▸ PROVIDED PASSAGE
..............................

Sunday, April 28, 2013

DAVID MAMET AND SELF-PUBLISHING AS A CHOICE



Of course we should welcome David Mamet into the ranks of self-published authors.  Isn't the great of Broadway and Hollywood attesting that it is OK to self-publish? Our website, www.ndiePENdents.org, already said so.

But let us not claim any victories. On the contrary, his joining us only makes things more complicated.

Mamet’s decision to do his next book without a traditional publisher does not mean that self-publishing will stop being discriminated: he will enter center stage, already  successful and we will now start hearing literary bigots say: “Some of my best friends are self-published.” They will continue with the canard that the majority of indie writers aren’t treated as equals because of their own fault.  They won’t say that “all self-publishing is garbage” anymore, but that enough of us are.  Most of the second class citizens of scribedom will still be tarred and feathered.

..............................

▸ INPUT
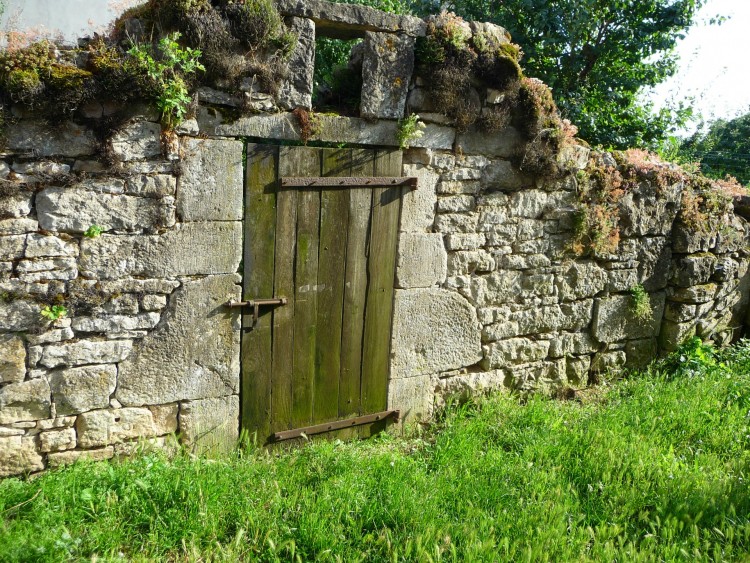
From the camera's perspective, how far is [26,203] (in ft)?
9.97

..............................

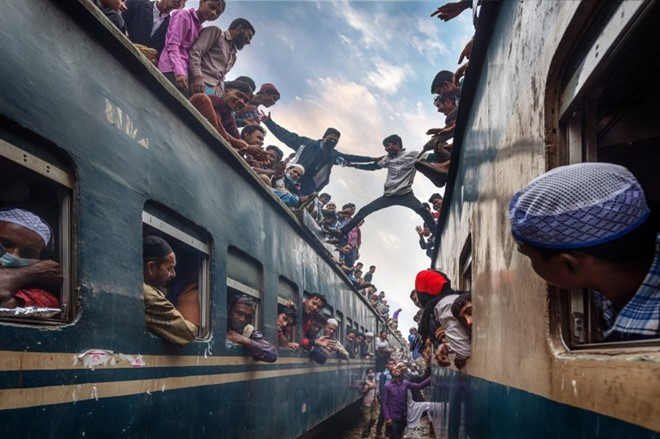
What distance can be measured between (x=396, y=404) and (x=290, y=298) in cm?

..............................

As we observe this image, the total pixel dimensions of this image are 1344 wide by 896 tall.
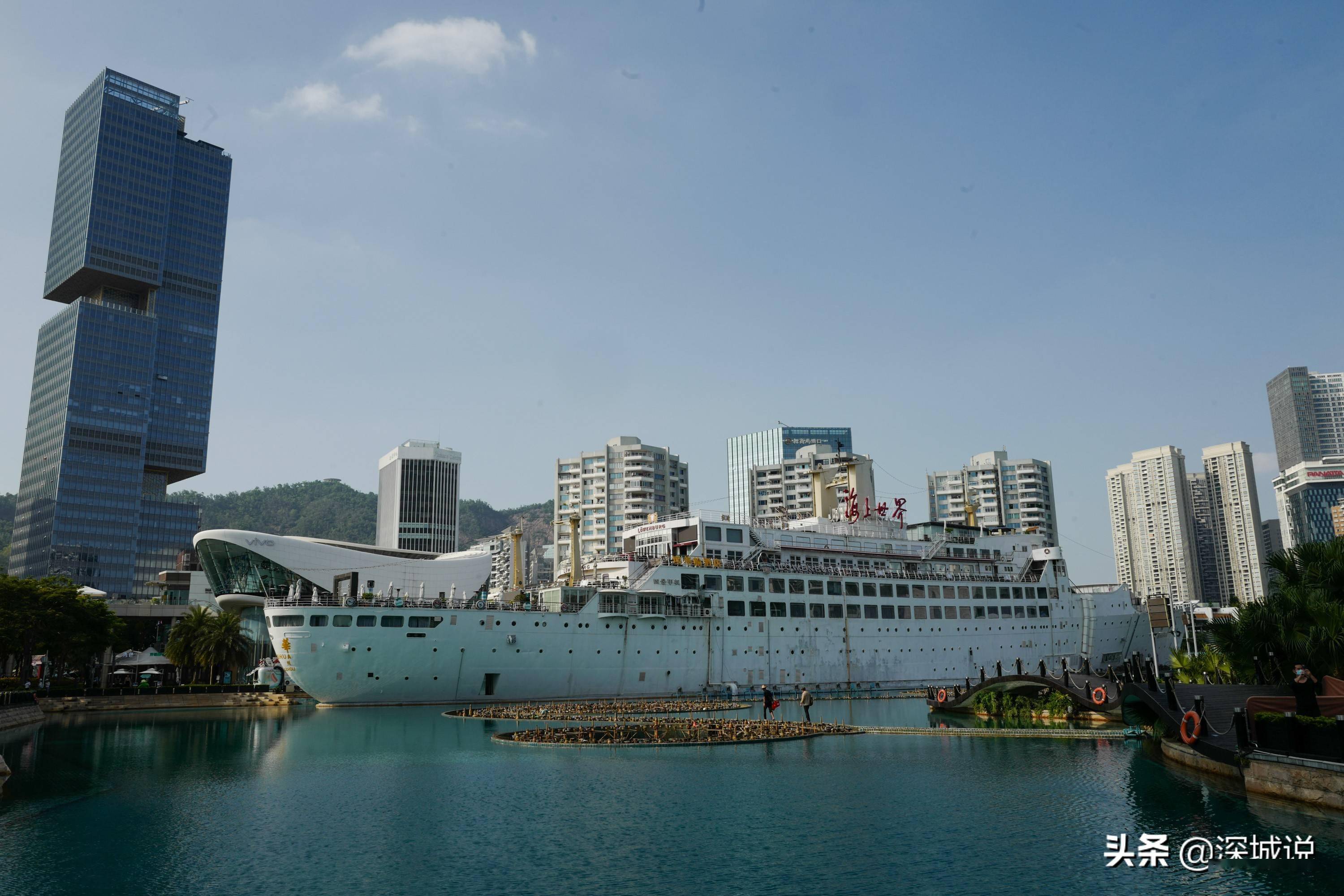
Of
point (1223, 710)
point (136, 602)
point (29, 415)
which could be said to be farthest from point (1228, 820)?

..............................

▸ EXERCISE TASK 1
According to the post about David Mamet, which website had already said it is OK to self-publish?
▸ EXERCISE TASK 2
In the records, rewrite the lines from the one containing "As we observe" through the one containing "which could be", inclusive, replacing "farthest" with "closest" and keeping everything else the same. Omit the pictures from your answer.

▸ PROBLEM SOLUTION 1
www.ndiePENdents.org

▸ PROBLEM SOLUTION 2
As we observe this image, the total pixel dimensions of this image are 1344 wide by 896 tall.
Of
point (1223, 710)
point (136, 602)
point (29, 415)
which could be said to be closest from point (1228, 820)?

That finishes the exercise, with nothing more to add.